**Text shown:**

------------------------------------------------

# Canadian bank account while living in Ireland



## dochealth (25 May 2010)

As a regular visitor to canada ( and a canadian citizen) can I open a canadian bank account with an irish address?

Thanks DH


----------



## addob (26 May 2010)

HI DH,

I still have on in Canada, they think I'm unemployed and living with my parents! Can you use the address of someone there to open an account?

addob


----------



## dochealth (26 May 2010)

Thanks addob. Can do. But must you open the account in person or can you do it from here?


----------



## horse7 (14 Oct 2021)

Canadian just moved to ireland with irish spouse, trying to make spouse account into a joint one,because they have an permo account, after some queueing and chatting in the permo office, presenting passport etc was told to return with proof of address( utility bill of irish in laws with letter stating thats where we are living).  Went back next day and now they want a P21 from my employer ( i dont start work for another two weeks)  also i cant start work till i get a stamp 4 with garda immigration which could longer).   Is this normal to change to a joint account?


----------



## Sue Ellen (14 Oct 2021)

------------------------------------------------

**Exercises to complete:**
a) Name every forum user who has a post in the thread about keeping a Canadian bank account while living in Ireland, listing each name once.
b) Continue the forum thread about keeping a Canadian bank account while living in Ireland, starting right after its last line.

**Available data:**

------------------------------------------------

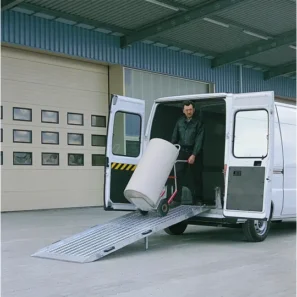 Rampe fixe repliable 2400*800 ( 2 parties) 450 kg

------------------------------------------------

**Responses in order:**
a) dochealth, addob, horse7, Sue Ellen

b)
horse7 said:


> Went back next day and now they want a P21 from my employer ( i dont start work for another two weeks)  also i cant start work till i get a stamp 4 with garda immigration which could longer).   Is this normal to change to a joint account?


----------



## Horatio (15 Oct 2021)

Forget the retail banks. Crummy service high costs.

Get yourself an N26 account in days. It just works.


----------



## horse7 (15 Oct 2021)

Sue Ellen said:


>


I agree with you, obviously not very  knowledgable person in the permo,  made a third trip into the permo and a different answer,  once i have a letter from the rev comms .Also had applied for a pps number in september and because i didnt reply within 2 weeks, the enquiry was closed,  so now i have to start the enquiry again.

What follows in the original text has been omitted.